Work order 1: Translate into Spanish this sentence from the passage on leading mission teams: "Instead, you need to staff for what might go wrong."
Work order 2:
Answer these questions from the passage on leading mission teams:
(a) What do people typically staff mission teams for?
(b) Which three medicines does the team member with the stomach bug take?
(c) How many hours does the team have in Paris?
Work order 3: Continue the passage on leading mission teams from its last sentence.

Even though a lot of people say it, we have learned first hand that everything rises and falls on your leaders. In terms of mission teams, people typically staff for when things go well. Instead, you need to staff for what might go wrong. If you've got great leaders that can handle possible trauma, can empathize with someone who is hurt or can react quickly and decisively in the light of danger, injury or ambiguity, they will thrive if things go according to plan [which they won't.]
Some real world scenarios:
- You are in country at your hosts home and a normally friendly dog goes berserk and bites one of your team members. Call a doctor, take her to the hospital [but go to the one on the other side of town because it's run by Chinese...] or stitch the wound yourself?
- One of your team has a bit of a stomach bug. He decides to self-medicate with immodium, pepto-bismol and cipro. Meantime, the whole camp you are serving is planning an all day excursion today. Bring him along, with his bucket and lots of hand sanitizer?
- You and your team have just landed in Paris and have twelve hours to take in the sights in the city of lights. But you are sick as a dog and have to run to the bathroom like clockwork every 15 minutes. Make the best of the sights and subject your team to the possible "tour of public bathrooms?"

Supplied material:

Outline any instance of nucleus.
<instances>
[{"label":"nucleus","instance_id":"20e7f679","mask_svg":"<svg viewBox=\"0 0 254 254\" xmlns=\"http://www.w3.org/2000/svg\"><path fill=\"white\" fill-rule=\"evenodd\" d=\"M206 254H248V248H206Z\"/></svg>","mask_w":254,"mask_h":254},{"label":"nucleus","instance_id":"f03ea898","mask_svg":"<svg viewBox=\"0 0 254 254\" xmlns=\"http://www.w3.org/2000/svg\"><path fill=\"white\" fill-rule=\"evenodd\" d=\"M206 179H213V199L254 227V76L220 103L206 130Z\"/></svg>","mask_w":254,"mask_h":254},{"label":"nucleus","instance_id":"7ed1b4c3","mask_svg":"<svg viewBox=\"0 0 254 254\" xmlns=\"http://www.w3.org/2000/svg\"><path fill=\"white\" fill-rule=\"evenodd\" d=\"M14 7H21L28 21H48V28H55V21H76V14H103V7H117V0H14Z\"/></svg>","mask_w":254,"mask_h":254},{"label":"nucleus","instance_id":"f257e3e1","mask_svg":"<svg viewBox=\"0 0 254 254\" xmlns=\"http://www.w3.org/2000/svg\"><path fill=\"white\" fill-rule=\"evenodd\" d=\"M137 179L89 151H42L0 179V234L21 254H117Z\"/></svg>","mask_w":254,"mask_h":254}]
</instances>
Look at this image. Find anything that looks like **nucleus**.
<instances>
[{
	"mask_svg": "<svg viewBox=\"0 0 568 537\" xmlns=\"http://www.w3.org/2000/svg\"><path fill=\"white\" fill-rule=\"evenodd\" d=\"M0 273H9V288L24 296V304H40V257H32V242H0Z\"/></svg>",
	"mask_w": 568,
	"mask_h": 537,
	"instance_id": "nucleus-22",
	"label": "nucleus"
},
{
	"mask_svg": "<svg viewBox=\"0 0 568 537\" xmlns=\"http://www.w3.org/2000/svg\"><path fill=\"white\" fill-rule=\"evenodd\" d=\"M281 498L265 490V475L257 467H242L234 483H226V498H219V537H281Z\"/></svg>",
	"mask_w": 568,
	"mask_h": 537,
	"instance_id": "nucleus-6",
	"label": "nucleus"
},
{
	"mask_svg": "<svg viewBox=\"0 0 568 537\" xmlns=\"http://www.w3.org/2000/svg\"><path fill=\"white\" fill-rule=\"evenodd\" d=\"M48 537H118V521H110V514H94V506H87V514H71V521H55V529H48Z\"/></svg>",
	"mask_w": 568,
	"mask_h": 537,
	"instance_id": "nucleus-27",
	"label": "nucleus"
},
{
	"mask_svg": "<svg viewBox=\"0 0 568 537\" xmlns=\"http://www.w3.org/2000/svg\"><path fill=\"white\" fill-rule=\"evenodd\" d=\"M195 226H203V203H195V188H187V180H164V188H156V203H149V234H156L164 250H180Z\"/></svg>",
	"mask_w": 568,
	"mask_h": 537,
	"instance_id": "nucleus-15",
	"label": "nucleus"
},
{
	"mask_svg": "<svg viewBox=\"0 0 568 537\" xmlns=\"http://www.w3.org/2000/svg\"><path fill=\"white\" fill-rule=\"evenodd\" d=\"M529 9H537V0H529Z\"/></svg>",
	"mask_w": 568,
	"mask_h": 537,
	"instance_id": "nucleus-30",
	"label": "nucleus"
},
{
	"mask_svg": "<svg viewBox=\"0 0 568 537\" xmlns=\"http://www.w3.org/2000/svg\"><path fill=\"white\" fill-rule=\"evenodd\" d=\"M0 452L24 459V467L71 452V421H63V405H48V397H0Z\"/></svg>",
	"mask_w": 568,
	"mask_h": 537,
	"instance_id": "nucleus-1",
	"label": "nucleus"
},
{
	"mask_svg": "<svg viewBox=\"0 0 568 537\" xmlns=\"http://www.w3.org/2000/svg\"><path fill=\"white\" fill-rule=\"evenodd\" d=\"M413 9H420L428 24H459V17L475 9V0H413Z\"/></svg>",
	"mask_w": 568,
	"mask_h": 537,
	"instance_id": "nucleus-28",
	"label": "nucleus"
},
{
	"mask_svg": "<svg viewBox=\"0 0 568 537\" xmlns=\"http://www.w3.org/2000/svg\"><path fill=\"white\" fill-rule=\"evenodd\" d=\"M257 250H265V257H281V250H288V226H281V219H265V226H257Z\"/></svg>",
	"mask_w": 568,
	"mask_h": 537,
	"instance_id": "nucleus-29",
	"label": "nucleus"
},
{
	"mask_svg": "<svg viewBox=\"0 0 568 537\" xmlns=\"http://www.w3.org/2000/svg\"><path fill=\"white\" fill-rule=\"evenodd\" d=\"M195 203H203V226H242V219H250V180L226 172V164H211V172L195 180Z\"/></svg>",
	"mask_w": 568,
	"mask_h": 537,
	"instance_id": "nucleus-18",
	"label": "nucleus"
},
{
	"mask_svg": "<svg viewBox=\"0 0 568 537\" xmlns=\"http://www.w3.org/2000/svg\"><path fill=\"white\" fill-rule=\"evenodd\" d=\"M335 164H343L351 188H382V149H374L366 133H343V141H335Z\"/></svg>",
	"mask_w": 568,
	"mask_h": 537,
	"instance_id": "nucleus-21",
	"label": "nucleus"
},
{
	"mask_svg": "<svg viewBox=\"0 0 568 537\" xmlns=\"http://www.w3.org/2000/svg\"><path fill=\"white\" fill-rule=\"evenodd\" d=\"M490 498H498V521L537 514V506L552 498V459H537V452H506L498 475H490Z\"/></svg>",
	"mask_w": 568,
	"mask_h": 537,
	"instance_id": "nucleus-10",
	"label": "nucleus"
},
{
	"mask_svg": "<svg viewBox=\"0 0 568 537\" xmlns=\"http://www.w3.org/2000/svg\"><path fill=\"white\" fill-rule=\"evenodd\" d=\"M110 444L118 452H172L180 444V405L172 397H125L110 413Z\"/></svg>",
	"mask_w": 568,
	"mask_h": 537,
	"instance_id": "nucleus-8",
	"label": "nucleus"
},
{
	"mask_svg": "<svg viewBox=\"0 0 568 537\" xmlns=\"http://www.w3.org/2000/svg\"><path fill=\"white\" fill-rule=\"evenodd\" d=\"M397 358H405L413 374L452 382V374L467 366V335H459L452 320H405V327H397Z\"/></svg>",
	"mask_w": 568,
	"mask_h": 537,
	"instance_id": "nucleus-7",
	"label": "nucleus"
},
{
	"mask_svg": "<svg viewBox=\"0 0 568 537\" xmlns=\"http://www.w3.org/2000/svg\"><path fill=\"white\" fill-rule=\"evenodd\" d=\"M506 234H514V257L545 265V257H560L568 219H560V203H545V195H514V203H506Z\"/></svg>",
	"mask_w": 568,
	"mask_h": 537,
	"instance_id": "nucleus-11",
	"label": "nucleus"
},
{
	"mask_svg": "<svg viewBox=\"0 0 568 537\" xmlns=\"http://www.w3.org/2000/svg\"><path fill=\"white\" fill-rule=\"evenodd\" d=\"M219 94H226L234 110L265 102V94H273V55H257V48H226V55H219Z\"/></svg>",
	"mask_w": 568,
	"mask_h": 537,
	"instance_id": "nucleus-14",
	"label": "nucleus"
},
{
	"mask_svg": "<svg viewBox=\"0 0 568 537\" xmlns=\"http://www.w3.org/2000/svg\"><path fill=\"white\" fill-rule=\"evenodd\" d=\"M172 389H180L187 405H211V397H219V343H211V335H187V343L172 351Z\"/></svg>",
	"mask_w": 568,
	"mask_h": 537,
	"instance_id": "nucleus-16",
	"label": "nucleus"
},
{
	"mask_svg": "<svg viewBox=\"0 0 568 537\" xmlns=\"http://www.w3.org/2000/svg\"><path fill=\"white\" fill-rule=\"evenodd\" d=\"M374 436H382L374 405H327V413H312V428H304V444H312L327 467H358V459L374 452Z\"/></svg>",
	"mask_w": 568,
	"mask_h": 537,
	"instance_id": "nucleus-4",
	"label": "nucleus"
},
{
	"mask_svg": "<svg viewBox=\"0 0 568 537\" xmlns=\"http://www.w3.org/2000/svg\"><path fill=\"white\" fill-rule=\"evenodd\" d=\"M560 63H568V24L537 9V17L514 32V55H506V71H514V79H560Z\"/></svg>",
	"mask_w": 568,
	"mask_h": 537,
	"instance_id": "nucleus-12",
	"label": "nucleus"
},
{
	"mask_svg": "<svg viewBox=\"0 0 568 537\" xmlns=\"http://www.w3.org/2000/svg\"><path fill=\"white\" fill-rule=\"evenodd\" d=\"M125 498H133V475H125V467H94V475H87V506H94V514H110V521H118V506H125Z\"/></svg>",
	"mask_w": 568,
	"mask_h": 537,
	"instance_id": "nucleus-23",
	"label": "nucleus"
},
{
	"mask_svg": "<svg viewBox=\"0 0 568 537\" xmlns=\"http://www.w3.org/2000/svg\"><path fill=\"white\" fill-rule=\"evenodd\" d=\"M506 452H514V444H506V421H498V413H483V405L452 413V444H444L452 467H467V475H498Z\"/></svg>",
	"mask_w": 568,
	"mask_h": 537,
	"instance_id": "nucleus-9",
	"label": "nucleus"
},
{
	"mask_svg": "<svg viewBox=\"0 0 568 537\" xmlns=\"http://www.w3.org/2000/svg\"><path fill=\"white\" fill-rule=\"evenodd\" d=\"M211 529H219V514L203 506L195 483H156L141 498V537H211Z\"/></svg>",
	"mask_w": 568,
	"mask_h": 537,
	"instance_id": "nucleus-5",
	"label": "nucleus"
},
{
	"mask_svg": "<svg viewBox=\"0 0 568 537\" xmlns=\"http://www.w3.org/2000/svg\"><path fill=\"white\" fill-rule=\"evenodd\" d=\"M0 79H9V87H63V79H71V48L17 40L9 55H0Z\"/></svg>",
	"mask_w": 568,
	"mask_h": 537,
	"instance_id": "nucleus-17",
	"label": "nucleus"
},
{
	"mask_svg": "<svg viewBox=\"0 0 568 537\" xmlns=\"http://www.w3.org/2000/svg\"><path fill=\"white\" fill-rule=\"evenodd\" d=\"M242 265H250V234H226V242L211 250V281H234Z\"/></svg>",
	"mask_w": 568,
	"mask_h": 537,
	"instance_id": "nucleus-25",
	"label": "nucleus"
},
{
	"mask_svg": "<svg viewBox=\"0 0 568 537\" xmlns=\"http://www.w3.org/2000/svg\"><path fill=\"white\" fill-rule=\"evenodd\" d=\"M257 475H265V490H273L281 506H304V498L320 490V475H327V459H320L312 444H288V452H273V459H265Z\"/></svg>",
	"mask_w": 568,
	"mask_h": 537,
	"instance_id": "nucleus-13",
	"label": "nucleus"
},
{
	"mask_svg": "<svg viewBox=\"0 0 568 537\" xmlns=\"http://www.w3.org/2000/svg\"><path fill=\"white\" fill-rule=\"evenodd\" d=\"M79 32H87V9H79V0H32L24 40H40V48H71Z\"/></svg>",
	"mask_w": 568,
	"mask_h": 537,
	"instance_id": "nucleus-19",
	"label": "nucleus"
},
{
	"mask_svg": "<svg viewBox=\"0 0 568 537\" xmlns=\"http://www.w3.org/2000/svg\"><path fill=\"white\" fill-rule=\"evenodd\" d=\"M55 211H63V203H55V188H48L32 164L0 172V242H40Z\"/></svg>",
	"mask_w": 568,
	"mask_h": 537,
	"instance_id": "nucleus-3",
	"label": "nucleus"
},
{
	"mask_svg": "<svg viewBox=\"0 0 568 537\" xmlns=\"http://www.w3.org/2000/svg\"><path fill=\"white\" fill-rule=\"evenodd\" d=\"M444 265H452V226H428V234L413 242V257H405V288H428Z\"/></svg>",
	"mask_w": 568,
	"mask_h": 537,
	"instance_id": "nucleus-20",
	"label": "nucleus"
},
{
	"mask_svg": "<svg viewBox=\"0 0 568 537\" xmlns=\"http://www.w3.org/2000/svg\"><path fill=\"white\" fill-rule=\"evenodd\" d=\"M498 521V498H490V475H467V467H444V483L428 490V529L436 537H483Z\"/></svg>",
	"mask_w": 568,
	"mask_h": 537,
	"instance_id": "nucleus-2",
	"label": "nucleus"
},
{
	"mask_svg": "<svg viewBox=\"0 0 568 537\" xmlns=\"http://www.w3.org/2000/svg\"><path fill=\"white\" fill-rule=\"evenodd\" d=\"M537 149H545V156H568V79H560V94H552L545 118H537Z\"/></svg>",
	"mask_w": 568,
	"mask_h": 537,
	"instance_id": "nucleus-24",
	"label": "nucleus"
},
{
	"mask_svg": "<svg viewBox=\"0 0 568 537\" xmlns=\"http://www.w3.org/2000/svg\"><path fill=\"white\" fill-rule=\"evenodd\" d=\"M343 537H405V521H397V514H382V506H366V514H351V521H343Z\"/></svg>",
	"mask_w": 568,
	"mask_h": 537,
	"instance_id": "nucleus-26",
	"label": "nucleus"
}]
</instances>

Task response 1: En cambio, necesitas formar el equipo pensando en lo que podría salir mal.

Task response 2:
(a) For when things go well.
(b) Immodium, pepto-bismol and cipro.
(c) Twelve hours.

Task response 3:
Luckily for us, all of these scenarios stayed minor. But all of these represent the possibility of a minor accident evolving into something more serious quickly. One other slight detail - what happens when any of those scenarios happen to your point leader?
When staffing mission teams, start with leaders by asking:
:: Can they think quickly and rationally?
:: Who would you trust your children with?
:: Does this person have a lot of life experience that has molded maturity and wisdom in them?
:: Who has lots of experience around accident-prone little children?
:: How does this leader team complement each other in terms of maturity, decision making ability and life experience?
Photo: Me, contemplating the "tour of public bathrooms", in a bathroom on AirFrance. Summer 2006, from Cameroon to France.